Increasing age, no formal education and residing in an institution were significant or marginally significant predictors in both sexes. Women with no formal education had a 3.5-fold increased risk compared with those with some formal education. Income dependency on others, either relatives or the government, increased the risk of CI in women but not in men. While increased time to complete the 16-foot gait walk was a significant predictor in both sexes, women who did not exercise had double the risk of CI. Incident cardiovascular disease also played a significant role in the prediction of CI in women, but not in men. In the combined model for both sexes, after adjusting for the significant social and health predictors of CI, women still had a 2.5-fold increased risk of having CI compared with men.

Discussion

The population in Asia is ageing rapidly. With an age-adjusted annual incidence of 1.52% in the male, and 6.37% in the female population aged >=70 years, the increase in the numbers of elderly with difficulty in cognitive function will be substantial. Until now, there have only been limited data on cognitive function in the Asian population,5,6,9,24 while prospective data on risk factors are even more limited.24 We have attempted to investigate the predictive health, social and lifestyle factors related to the development of CI over a 3-year follow-up period.

Sociodemographic factors
Our baseline cross-sectional9 as well as longitudinal data also revealed a substantial increase in the development of CI with age, particularly among people aged >=85 years. As observed in other studies in both Caucasian and Asian populations,6,24,25 we also observed a female preponderance of CI in both our cross-sectional and longitudinal data. Yu et al. also reported a female preponderance of CI, with a female to male ratio of 3.75 in the severe category, and 2.6 in the mild category.6 Studies have found adverse social and financial factors to have adverse consequences on physical, mental and psychological health.22,26 This population of elderly female subjects was over-represented by low level of education, low income and financial dependency. The gender differences in the development of CI between women and men were thus partly due to the more adverse baseline social conditions associated with older women. However, although the female risk was attenuated after adjusting for the significant social and health predictors, the risk of developing CI still increased by 2.5-fold in women compared with men.

Many studies have found an association between low education and impaired cognitive function.5,24,27,28 Lyketsos et al.28 postulated that a minimum period of education might confer protection against CI later in life; while Stern et al.29 supported the hypothesis that higher lifetime educational attainment may influence the incidence of Alzheizmer's disease by reducing the ease of detection, or by providing a reserve against early manifestation of the mental incapacity.
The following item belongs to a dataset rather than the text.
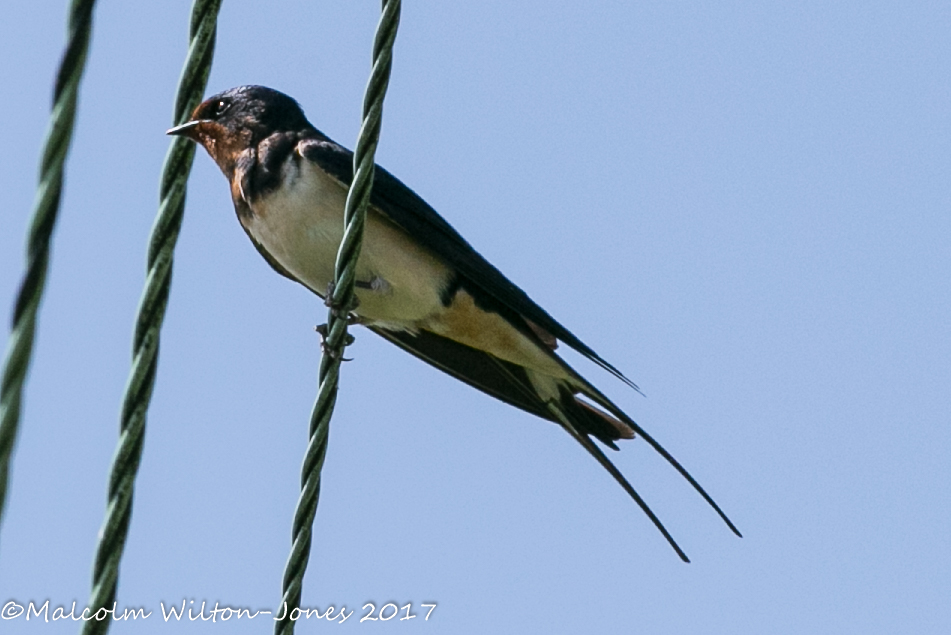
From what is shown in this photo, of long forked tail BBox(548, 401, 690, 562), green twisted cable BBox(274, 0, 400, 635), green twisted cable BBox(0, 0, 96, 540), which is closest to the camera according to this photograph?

The reserve could be an acquired set of skills or repertoire or the result of increased synaptic density in neocortical cortex acquired as a result of stimulation.

Because of the possible link between cerebrovascular changes and CI,24,30,31 some researchers have postulated that the negative association between education and CI may be partially mediated through the association between low education and vascular risk factors.30,32 However, our data showed that education remains a strong independent predictor of CI after controlling for cardiovascular risk factors as well as other social and health predictors. In addition, the strength of association remained stronger in women than men.
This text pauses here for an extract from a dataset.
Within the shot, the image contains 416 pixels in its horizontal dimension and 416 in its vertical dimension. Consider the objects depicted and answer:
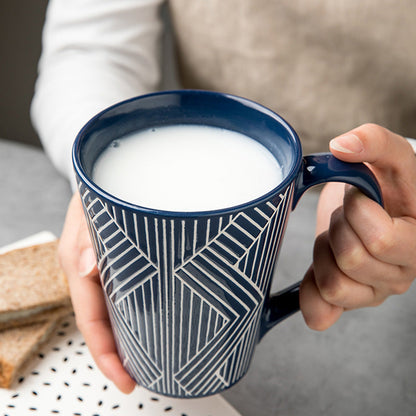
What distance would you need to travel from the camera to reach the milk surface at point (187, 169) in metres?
0.33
As subjects with mild CI might have been disproportionately referred to institutions (which included hostels, old-age homes, as well as care-and-attention homes), it is not surprising to observe the strong association between residence in an institution and the onset of CI. The stronger effect of institutionalization on CI in men might be partly mediated through the stronger role of social support in men (as observed in the age- and education-adjusted logistic regression analysis) and the likely decline of such support with institutionalization. Moreover, institutionalization is perhaps also a marker for declining social, mental and physical health.33

Health and disease conditions
White et al.27 demonstrated the independent effect of age, sex, low education level, and problems with ADL in a prediction model on cognitive decline over a 3-year interval. Researchers found that a number of health factors including difficulties with ADL, hearing problems, presence of diseases such as diabetes, hypertension, and the use of psychotic medications were predictive of cognitive decline.34,35 As found in our baseline study, as well as in the longitudinal study conducted in Japan,24 our longitudinal data also revealed that incident cerebrovascular disease during the follow-up period was a risk factor for CI. The differential effect between men and women may be related to a higher mortality among men during the follow-up period.

A review of the published literature shows a cross-sectional relation between CI and disability, independent of demographic, medical, and lifestyle factors.33 Our data revealed an association between baseline ADL and CI, but ADL was not retained in the final model after adjusting for other independent social and mobility risk factors. Gait speed seems to be a strong predictor of many physical health and mortality outcomes.36,37 This longitudinal study also revealed that gait speed is a strong predictor of CI in both men and women. This finding would be useful for the identification of elderly subjects with increased risk of developing CI.

Lifestyle factors
Exercise and aerobic fitness help the oxygen supply to brain neurones and help maintain brain and cardiovascular health. A 3-year followup study by Broe et al.38 did not find physical activity a protective factor in the development of CI, but the sample size in their study was comparatively small, comprising 327 subjects. Yoshitake et al. observed a protective effect of physical activity in the development of dementia.27 Wagner and LaCroix39 suggested inactivity might accelerate the rates of decline of physiological functions and reserves. Intervention studies have supported the beneficial effects of exercise even in frail elderly subjects.40,41 We also found that women who did not exercise at baseline had double the risk of CI. The observed stronger protective effect of exercise in women could be due to the fact that among this rather disadvantaged female cohort, the effect of exercise can be quite substantial. The potential effects of some of the traditional exercises or activities, such as Tai Chi or ‘morning walk’ (which is already a popular form of exercise, as well as social networking) in delaying the onset of CI in the elderly population should be further investigated.

Kilander et al.32 found an association between drinking alcohol more than twice a week and better cognitive performance. We did not observe such an association, possibly due to the small number of elderly subjects who were drinkers. Smoking has been reported to be protective against dementia in earlier case-control studies.42 A recent prospective study by Doll et al.43 did not support such a protective effect. Smoking could cause minor cerebrovascular lesions contributing to CI. In our study, we observed an increased risk of CI among female ex-smokers. A separate analysis in the same cohort on the relation between smoking and mortality and vascular risk factors also observed a stronger risk in female ex-smokers.11

Limitation of study
Due to their limited concentration span and difficulty in gathering information from the elderly, and as the interview and assessment time for this comprehensive study was already rather long, we attempted to limit the length of the interview questionnaire, and adopted the CAPE with cut-off <=7 in the baseline as well as follow-up interviews. Other researchers have reported that CAPE has similar sensitivity and specificity to MMSE, and is less influenced by educational attainment.16,17 We observed good construct validity of this assessment instrument in both the baseline and follow-up findings. Although we cannot directly compare our results with those reported in other populations because of differences in instruments used, our results are in agreement with other findings on the major risk factors for CI.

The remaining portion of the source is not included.